[ by Charles Cameron — chess, billiards, dominoes and roulette — one horse, but no cats ]
I’m always fascinated by chess and other game metaphors, but they’re generally verbal, so this one is a treat:
That’s from a War on the Rocks / US Institute of Peace piece, Harnessing Iraq’s deadly array of armed groups after ISIL, by Sarhang Hamasaeed — the first in a series.
War is the continuation of games by other means. Everyone and her donkey has an “x is the continuation of y by other means” formulation, and they’re mostly a bit lame — this is mine.
Some recent game metaphors I’ve caught while my computer has been in the shop:
Chris Matthews had a rather neat billiards insight: “you always want to place the ball after the shot..
Somewhere — it’s probably a cliche by now — “the first domino to fall”.
“Nasser is playing roulette with the stability of the whole world” — in the TV series, Crown. second season, episode 1.
Okay, non-game metaphors, of particular interest when they’re religious:
Al Franken was identified as a sacrificial lamb after his fellow Dems turned on him en masse by Kevin Nealon, a metaphor disputed by Stephanie Ruhle.
Scapegoats, sacrificial lambs amd martyrs are about as heady a set of transcendental metaphors as one might hope for — Franken is in heady conceptual company here.
And here’s a newly-minted Franken-word:
There’s a new word which has registered on the media’s radar, and that is “unresign” — or “un-resign,” depending on the news organization.
Okay, back to religion. Church Militant — Steve Bannon apparently used the phrase at a Vaticaan conference in 2014:
In his presentation, Mr. Bannon, then the head of the hard-right website Breitbart News and now Mr. Trump’s chief strategist, called on the “church militant” to fight a global war against a “new barbarity” of “Islamic fascism” and international financial elites, with 2,500 years of Western civilization at risk.
Samuel Freedman commented in the NYT:
While most listeners probably overlooked the term “church militant,” knowledgeable Catholics would have recognized it as a concept deeply embedded in the church’s teaching.
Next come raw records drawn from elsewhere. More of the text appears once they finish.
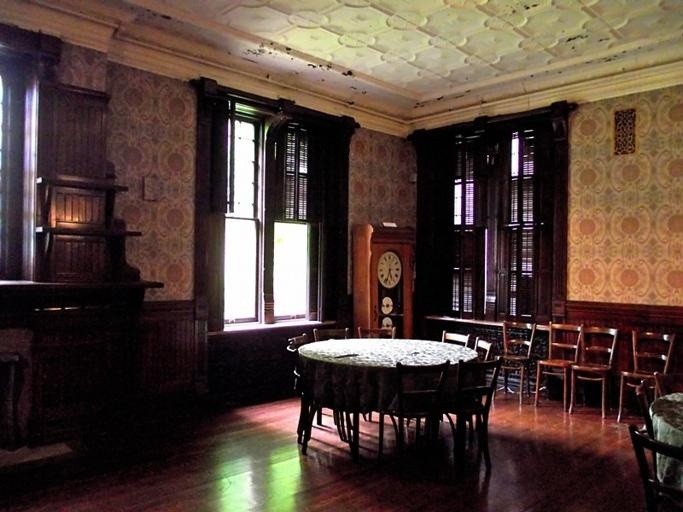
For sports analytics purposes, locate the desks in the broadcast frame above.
[2,277,165,501]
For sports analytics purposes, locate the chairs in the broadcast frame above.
[494,320,537,405]
[630,370,683,509]
[617,329,676,422]
[569,326,619,418]
[533,321,583,412]
[284,326,503,472]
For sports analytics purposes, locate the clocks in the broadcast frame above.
[377,251,403,289]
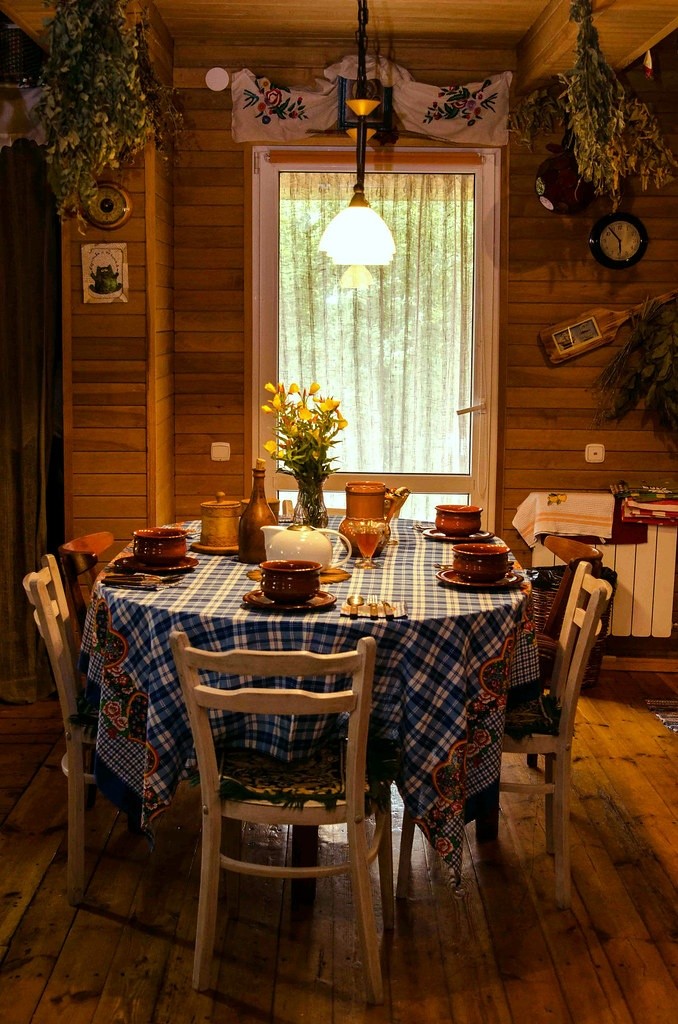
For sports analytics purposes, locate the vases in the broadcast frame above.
[292,475,329,529]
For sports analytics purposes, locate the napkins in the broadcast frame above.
[338,600,407,617]
[119,572,171,591]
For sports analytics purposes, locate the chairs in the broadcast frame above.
[58,529,115,639]
[168,629,393,1007]
[392,558,614,913]
[24,553,103,908]
[525,532,603,769]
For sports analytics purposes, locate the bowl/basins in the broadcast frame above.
[435,505,483,537]
[131,528,187,567]
[258,559,323,605]
[450,542,511,584]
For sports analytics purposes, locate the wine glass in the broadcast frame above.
[353,526,381,570]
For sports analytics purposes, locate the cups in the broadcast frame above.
[200,491,241,546]
[241,498,279,523]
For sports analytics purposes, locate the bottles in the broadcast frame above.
[236,457,278,564]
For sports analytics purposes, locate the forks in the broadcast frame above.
[366,595,378,621]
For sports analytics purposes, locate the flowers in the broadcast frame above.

Moreover, they would have noticed that Mr. Bannon had taken the term out of context, invoking it in a call for cultural and military conflict rather than for spiritual warfare, particularly within one’s soul, its longstanding connotation.
Metaphor? The Church as an army? Salvation Army? Or a direct reference to the Church, factually, actually, Militant?
“The cost of doing nothing is not nothing.” John Delaney, (D-MD)
“The Arabs never miss an opportunity to miss an opportunity,” quoted in The Jerusalem Post, November 2002.
Well, that’s a bit ancient. How about:
This is what hell looks like: a country where people talk about morals and wave bibles, defending someone who’s accused of pedophilia. .. and what we need is redmption.
That’s Frank Schaeffer, son of Francis Schaeffer — founder of L’Abri and the conservative right movement — on JoyAM. Fierce.
And cruel, but decidedly witty — this amazing headline:
Then there are the ouroboroi — the self-referential phrasings:
Rep. Eric Swalwell (D-CA):
You call it the Trump privilege. I call it the privilege privilege.
Also: “To spy on the spies.”
And somewhere: “investigating the investigators..”
Mercifully, no cute cats nor kitties.